Antonina Makarova-Ginzburg was tried in Bryansk in the fall of 1978. This was the last major trial of traitors to the Motherland in the USSR and the only trial of a woman punisher.

Antonina herself was convinced that the punishment could not be too severe due to the years ago, she even believed that she would receive a suspended sentence. She only regretted that because of the shame she had to move again and change jobs. Even the investigators, knowing about the post-war exemplary biography of Antonina Ginzburg, believed that the court would show leniency. Moreover, 1979 was declared the Year of the Woman in the USSR.

However, on November 20, 1978, the court sentenced Antonina Makarova-Ginzburg to capital punishment - execution.
At the trial, her guilt was documented in the murder of 168 people from those whose identities were identified. More than 1300 remained unknown victims of the "Tonka-machine-gunner". There are crimes that cannot be forgiven.

At six in the morning on August 11, 1979, after all requests for clemency had been rejected, the sentence against Antonina Makarova-Ginzburg was carried out.

Bryansk security officers about the series "Executioner": The real Tonka-machine gunner in a bunny mask did not go

"Komsomolskaya Pravda" watched the TV movie together with the FSB veteran

The plot of the series "Executioner" is based on real story war criminal Tonka the machine-gunner, who shot in the Bryansk village of Lokot during the war about one and a half thousand people - partisans and civilians. "Komsomolskaya Pravda" tracked down the veteran of the state security organs Leonid Savoskin, who worked for about 30 years in the KGB and was engaged in investigating criminal cases against traitors to the Motherland.
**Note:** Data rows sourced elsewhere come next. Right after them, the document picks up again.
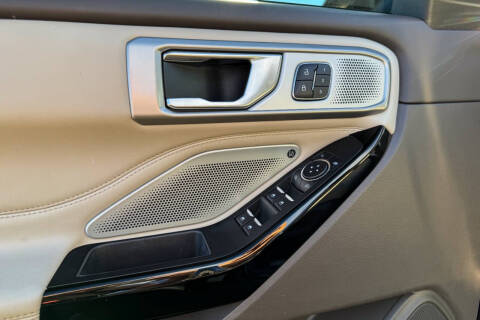 2022 Ford Explorer Platinum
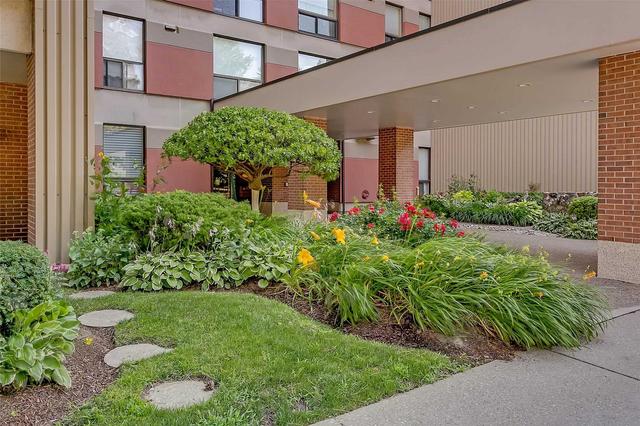 1111 - 965 Inverhouse Dr, Condo with 2 bedrooms, 2 bathrooms and 2 parking in Mississauga ON | Image 35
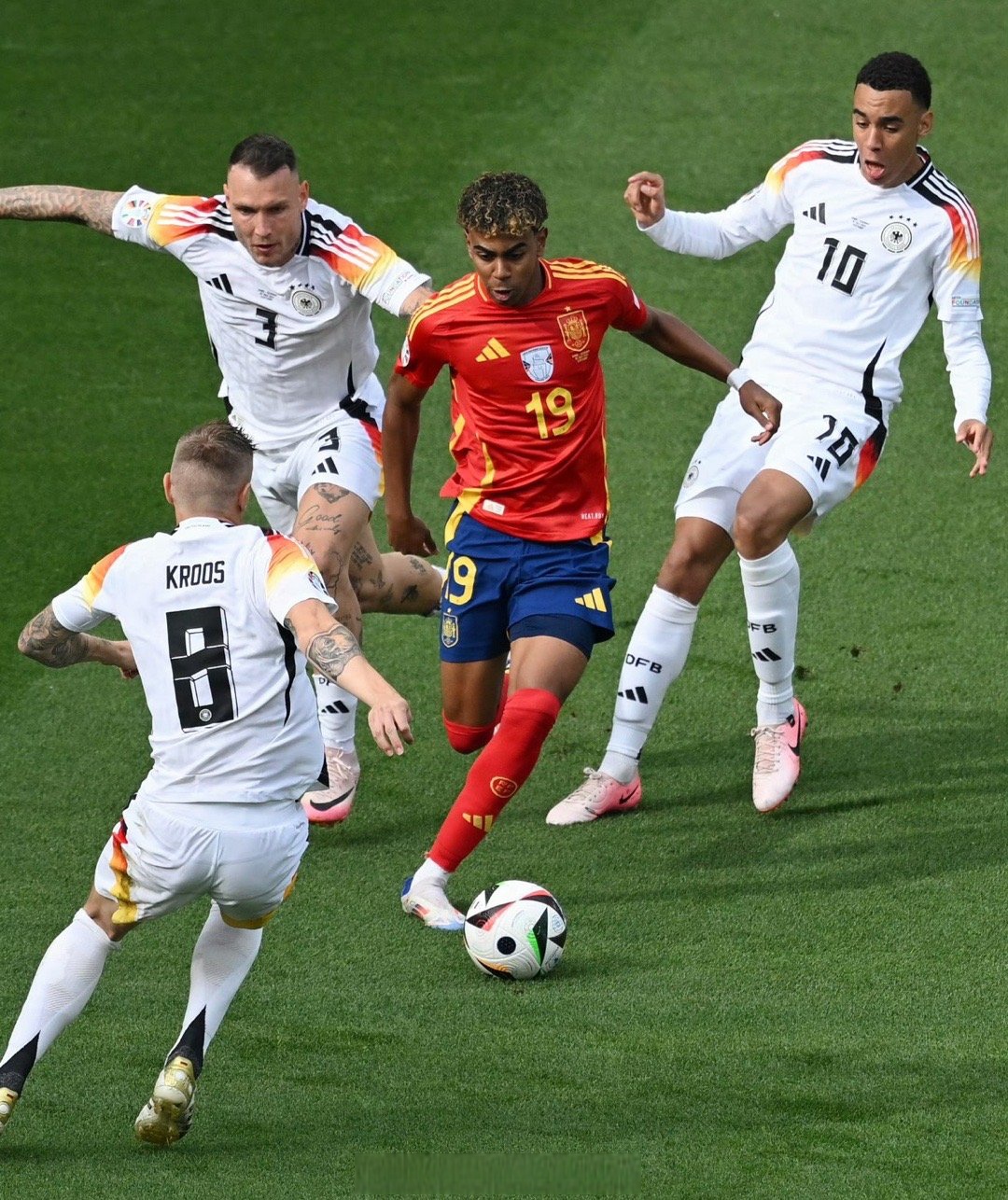 西班牙攻势强劲：夺得连胜晋级淘汰赛的简单介绍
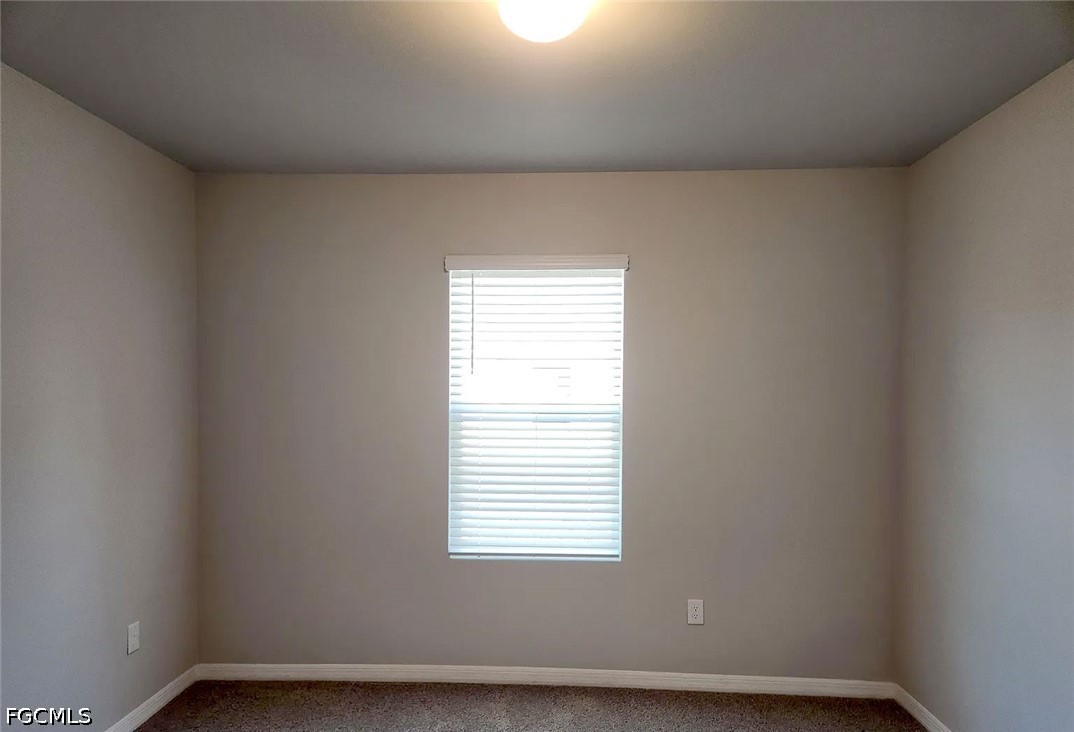 20580 Charles, Alva, FL 33920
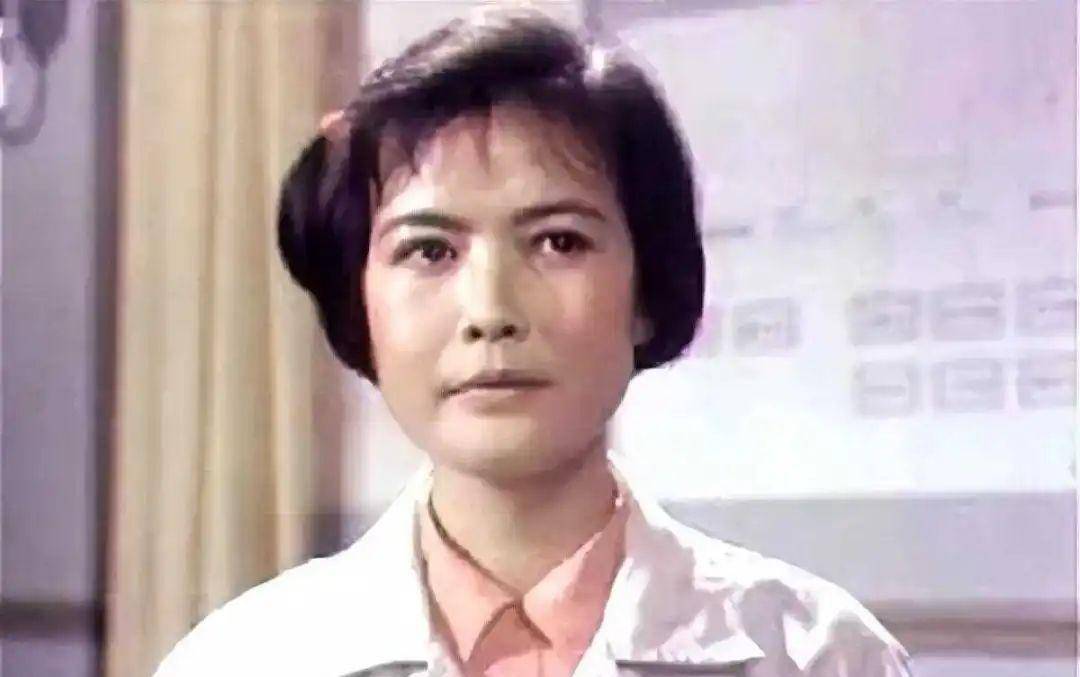 人到中年的女演员,在七十年代的中国银幕上突然红了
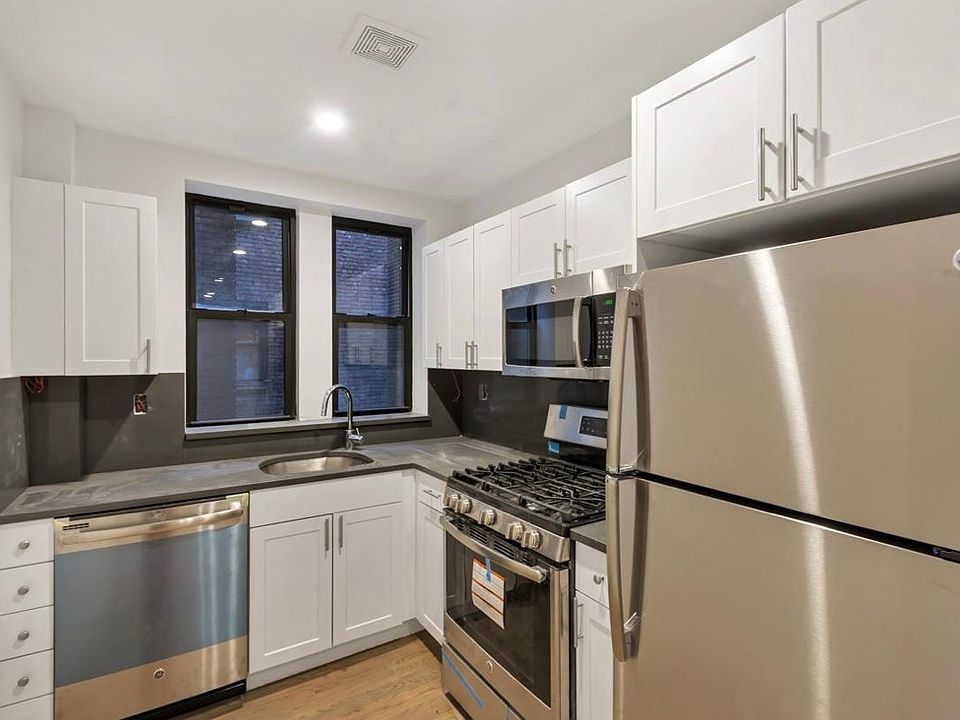 1st image of 4224 213th St APT 1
Together with him we watched the film and found out how everything really was.

In the series:

Detectives go on the trail of the war criminal Tonka the machine gunner, investigating a series of mysterious murders in the Moscow region. The investigation is being conducted by an officer of the MUR, Major Ivan Cherkasov.
In life:
“In fact, there were no murders, all this is fiction,” says Leonid Vasilyevich. - And of course, the affairs of traitors to the Motherland, war criminals were not dealt with by the detectives of the Moscow Criminal Investigation Department, but by the KGB. The case of Tonka the machine gunner was investigated by the Bryansk and Belarusian security officers.

In the series:

The plot is built on intrigue: the viewer only at the end of the film understands who the real executioner is ...
In life:
- The real name of the woman punisher is Antonina Makarova, her husband is Ginzburg, - says our interlocutor. - There is no external resemblance to the actress who plays her in the series - the real Tonka was dark-haired and large. 21-year-old Makarova was a nurse, was surrounded, ended up in the village of Lokot - then he was still part of the Oryol region. She herself, of her own free will, agreed to work for the Germans, to participate in punitive operations, she was even paid 30 Reichsmarks, which is very good money.

If you find an error, please select a piece of text and press Ctrl + Enter.